We opened a good many nests in the course of the summer, and found them all very much alike, much more so than is the case with other species. The entrance tunnel runs in obliquely for from three to five inches below the surface of the ground, and ends in a pocket.
We grow accustomed to marvels, and from our familiarity with other wasps we take as a matter of course the unerring accuracy with which Bembex swoops down upon the exact spot at which the entrance to her nest is hidden. And yet how strange a power it is! There is not the least sign to help her—not a stone, not a blade of grass is to be seen on the field. Our method of marking a nest which we wished to find again was to place tiny pebbles at exactly equal distances from it, one on either side, so that the middle point of the straight line between them gave us the desired spot; and the wasp doubtless uses the same method, only her landmarks are sometimes so infinitesimal that we do not recognize them.
Bouvier finds that when he cuts away the plants around the nest of B. labiatus, clearing a space of twenty-eight or thirty inches square, the wasp is much confused, flying about for a long time before she is able to find her home. He once placed a flat stone over the entrance. The wasp alighted upon it, and after scratching vainly for a while made her way in. The stone was left in this position for two days, during which time Bembex learned to regard it as a landmark, for upon its being removed to a distance of eight inches she still followed it upon returning with her fly, and insisted upon finding her nest near it.
NEST OF BEMBEX
An observation of Marchand points to the same conclusion. He says:—
On July seventeenth, 1900, during a short sojourn at Pouliguen, on returning from a hunt after Diptera and Hymenoptera in the cliffs of Caudan, about eleven in the morning, in tropical heat, I paused to take breath near the old mill of Caudan and looked about for a little shade before continuing my walk to Pen-Château. I had seated myself on the stones of a slope shaded from the sun and was wiping the perspiration from my forehead, when I saw a large wasp arrive directly before me. I instinctively followed it with my eyes; it paused some yards from the mill on the side of the cliff, and began to open a nest which was placed scarcely twenty inches from the foot of a swallow-wort, a rather common plant in the neighborhood of the ruin. She was Bembex rostrata at work at provisioning her nest.
Moved by curiosity, instead of going on to breakfast, I awaited the exit from the nest, which took place in about five minutes. Bembex scratched the sand and took flight from the side of the cliff. How long would she be away? I looked at my watch and arose.

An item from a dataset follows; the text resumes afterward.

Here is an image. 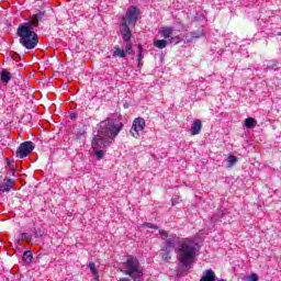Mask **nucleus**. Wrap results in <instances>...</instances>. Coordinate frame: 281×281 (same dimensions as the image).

Ought I to go or to wait a little while? I took the latter decision. Out of malice, and without any idea of trying a control experiment to the admirable observations which science owes to the naturalist of Sérignan, of whom I was not thinking at all, I cut close to the sand the stalk of the swallow-wort and planted it a little nearer the mill, moving it about two feet, and being careful to put in place of the plant a little fragment of a bottle which I found in the mill. I seated myself in the shade and waited. Twenty minutes later the wasp dropped straight on to the place where I had cut the plant, that is to say, it deviated from its nest by a distance about equal to the displacement to which I had subjected the swallow-wort. It walked right and left, agitating its antennæ, appearing confused as to the locality. I followed these goings and comings for two or three minutes. Several times it flew away and then returned, always searching about. Pitying it and desiring, since I was now relieved of the fatigue which the heat had caused me, to go back to breakfast, I took my net and drawing near, made as if to catch it, swinging the pocket rapidly about. It veered away with a quick jerk of the wings. I then took up the swallow-wort, lifting the fragment which marked its original place, and replanted it in the sand.